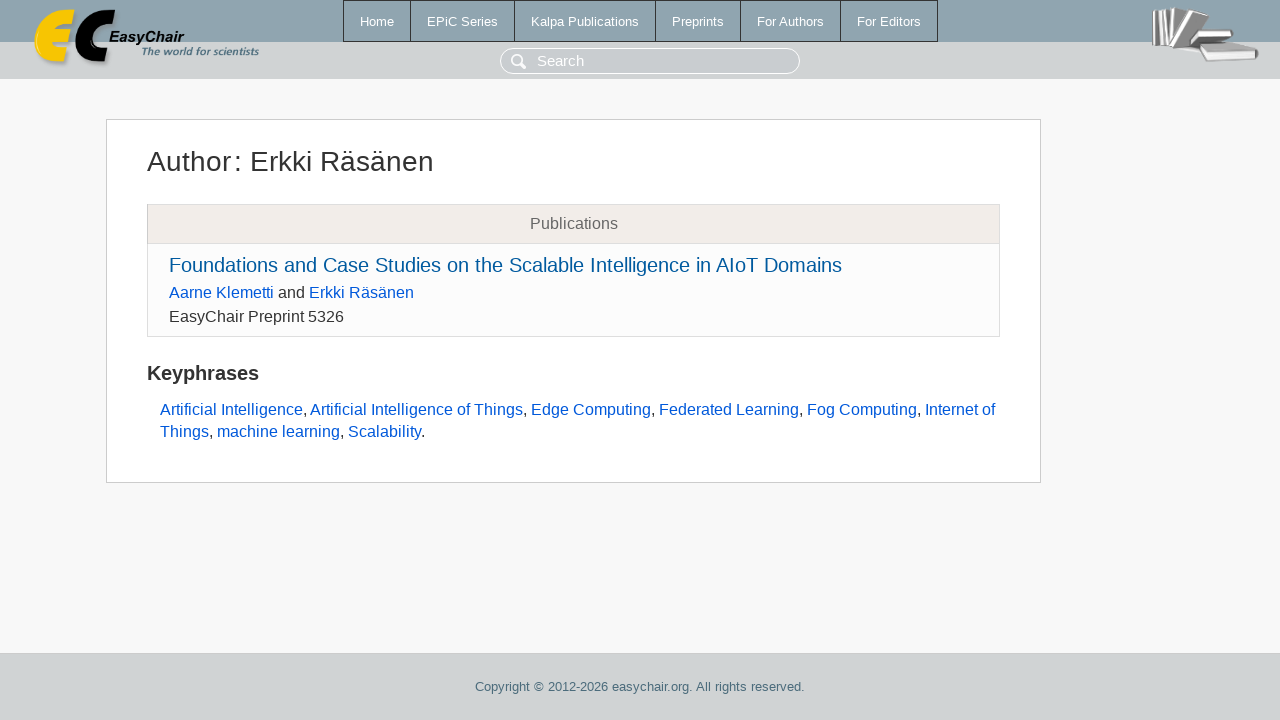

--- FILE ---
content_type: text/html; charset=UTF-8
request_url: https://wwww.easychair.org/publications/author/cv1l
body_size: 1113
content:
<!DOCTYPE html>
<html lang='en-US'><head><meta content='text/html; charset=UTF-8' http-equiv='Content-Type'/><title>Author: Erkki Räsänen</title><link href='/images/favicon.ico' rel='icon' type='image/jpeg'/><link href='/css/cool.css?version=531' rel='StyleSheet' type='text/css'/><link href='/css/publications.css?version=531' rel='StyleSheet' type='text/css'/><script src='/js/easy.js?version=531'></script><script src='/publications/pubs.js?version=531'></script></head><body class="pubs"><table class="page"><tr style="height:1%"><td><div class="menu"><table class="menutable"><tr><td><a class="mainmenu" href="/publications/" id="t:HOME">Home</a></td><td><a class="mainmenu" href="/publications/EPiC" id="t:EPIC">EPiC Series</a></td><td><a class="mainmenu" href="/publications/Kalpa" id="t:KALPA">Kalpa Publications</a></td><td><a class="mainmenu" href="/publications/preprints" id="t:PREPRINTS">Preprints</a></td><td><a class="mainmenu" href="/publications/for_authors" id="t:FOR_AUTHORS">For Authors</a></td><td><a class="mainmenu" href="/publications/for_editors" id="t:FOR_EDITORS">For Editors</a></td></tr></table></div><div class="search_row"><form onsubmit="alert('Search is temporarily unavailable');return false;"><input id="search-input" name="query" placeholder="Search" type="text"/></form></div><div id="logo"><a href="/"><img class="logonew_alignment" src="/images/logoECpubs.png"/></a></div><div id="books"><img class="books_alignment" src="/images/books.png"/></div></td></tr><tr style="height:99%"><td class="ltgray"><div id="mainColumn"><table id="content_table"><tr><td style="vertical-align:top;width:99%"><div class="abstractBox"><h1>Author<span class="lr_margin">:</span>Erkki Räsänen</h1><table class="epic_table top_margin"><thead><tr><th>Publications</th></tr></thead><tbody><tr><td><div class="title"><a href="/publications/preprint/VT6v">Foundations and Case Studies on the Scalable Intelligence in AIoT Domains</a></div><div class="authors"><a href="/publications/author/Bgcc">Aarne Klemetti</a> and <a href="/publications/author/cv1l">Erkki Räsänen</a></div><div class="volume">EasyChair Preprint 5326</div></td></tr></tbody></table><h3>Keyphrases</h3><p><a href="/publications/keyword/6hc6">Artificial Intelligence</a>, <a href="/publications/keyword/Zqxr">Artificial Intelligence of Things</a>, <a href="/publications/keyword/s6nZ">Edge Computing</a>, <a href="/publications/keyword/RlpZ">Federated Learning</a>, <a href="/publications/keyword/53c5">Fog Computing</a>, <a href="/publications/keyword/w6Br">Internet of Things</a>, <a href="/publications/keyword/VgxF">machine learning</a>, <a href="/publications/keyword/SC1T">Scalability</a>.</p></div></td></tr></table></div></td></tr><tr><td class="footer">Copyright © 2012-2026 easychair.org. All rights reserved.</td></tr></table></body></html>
__________________________________________________
EXERCISE PROMPT → Retype nothing except the lines from the first line of the listing above through the line with "<!DOCTYPE html>", exactly as they stand, and no pictures.

ANSWER BELOW →
--- FILE ---
content_type: text/html; charset=UTF-8
request_url: https://wwww.easychair.org/publications/author/cv1l
body_size: 1113
content:
<!DOCTYPE html>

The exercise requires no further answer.